++++ Provided data ++++

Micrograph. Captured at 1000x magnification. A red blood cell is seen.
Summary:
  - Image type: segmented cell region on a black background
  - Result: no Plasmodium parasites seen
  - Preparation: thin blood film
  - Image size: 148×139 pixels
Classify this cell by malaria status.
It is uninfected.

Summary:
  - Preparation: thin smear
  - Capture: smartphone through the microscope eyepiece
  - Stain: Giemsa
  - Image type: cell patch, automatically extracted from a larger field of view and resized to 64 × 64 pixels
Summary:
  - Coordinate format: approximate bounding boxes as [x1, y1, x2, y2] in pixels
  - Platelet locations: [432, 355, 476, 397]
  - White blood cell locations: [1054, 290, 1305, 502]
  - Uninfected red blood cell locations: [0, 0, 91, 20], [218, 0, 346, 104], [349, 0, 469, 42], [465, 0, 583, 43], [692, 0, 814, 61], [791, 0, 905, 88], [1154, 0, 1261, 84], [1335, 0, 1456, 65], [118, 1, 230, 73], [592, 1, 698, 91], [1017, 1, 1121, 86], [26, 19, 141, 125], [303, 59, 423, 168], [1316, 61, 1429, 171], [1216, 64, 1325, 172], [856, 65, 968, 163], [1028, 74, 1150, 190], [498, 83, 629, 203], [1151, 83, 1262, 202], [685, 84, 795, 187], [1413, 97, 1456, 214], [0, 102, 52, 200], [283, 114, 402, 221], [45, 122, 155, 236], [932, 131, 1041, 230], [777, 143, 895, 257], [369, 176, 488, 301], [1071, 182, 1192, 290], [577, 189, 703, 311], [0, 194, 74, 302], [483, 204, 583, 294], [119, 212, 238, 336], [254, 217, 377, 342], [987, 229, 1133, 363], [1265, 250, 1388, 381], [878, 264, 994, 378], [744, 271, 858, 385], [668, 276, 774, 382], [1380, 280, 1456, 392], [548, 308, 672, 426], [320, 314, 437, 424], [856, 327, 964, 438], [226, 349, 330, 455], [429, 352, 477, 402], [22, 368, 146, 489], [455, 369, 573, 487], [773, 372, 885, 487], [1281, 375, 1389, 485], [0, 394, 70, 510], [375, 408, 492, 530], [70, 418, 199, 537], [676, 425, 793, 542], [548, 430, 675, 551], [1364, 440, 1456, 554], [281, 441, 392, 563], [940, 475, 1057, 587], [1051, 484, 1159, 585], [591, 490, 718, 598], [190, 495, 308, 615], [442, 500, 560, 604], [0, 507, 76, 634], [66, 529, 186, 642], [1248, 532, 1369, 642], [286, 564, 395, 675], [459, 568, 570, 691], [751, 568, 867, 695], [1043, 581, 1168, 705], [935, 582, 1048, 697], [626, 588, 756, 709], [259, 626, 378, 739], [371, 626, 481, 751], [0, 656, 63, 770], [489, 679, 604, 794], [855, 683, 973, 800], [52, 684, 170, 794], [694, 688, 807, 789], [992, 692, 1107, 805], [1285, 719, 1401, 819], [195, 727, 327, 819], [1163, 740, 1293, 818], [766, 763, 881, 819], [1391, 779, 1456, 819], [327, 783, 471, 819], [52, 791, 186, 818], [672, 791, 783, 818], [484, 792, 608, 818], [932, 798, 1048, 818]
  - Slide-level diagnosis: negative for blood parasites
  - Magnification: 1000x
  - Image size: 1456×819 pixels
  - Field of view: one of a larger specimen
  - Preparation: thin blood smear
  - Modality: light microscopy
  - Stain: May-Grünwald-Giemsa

++++

Exercise:
Look through the entries above; copy each line where the string "pixels" appears.

Task response:
  - Image size: 148×139 pixels
  - Image type: cell patch, automatically extracted from a larger field of view and resized to 64 × 64 pixels
  - Coordinate format: approximate bounding boxes as [x1, y1, x2, y2] in pixels
  - Image size: 1456×819 pixels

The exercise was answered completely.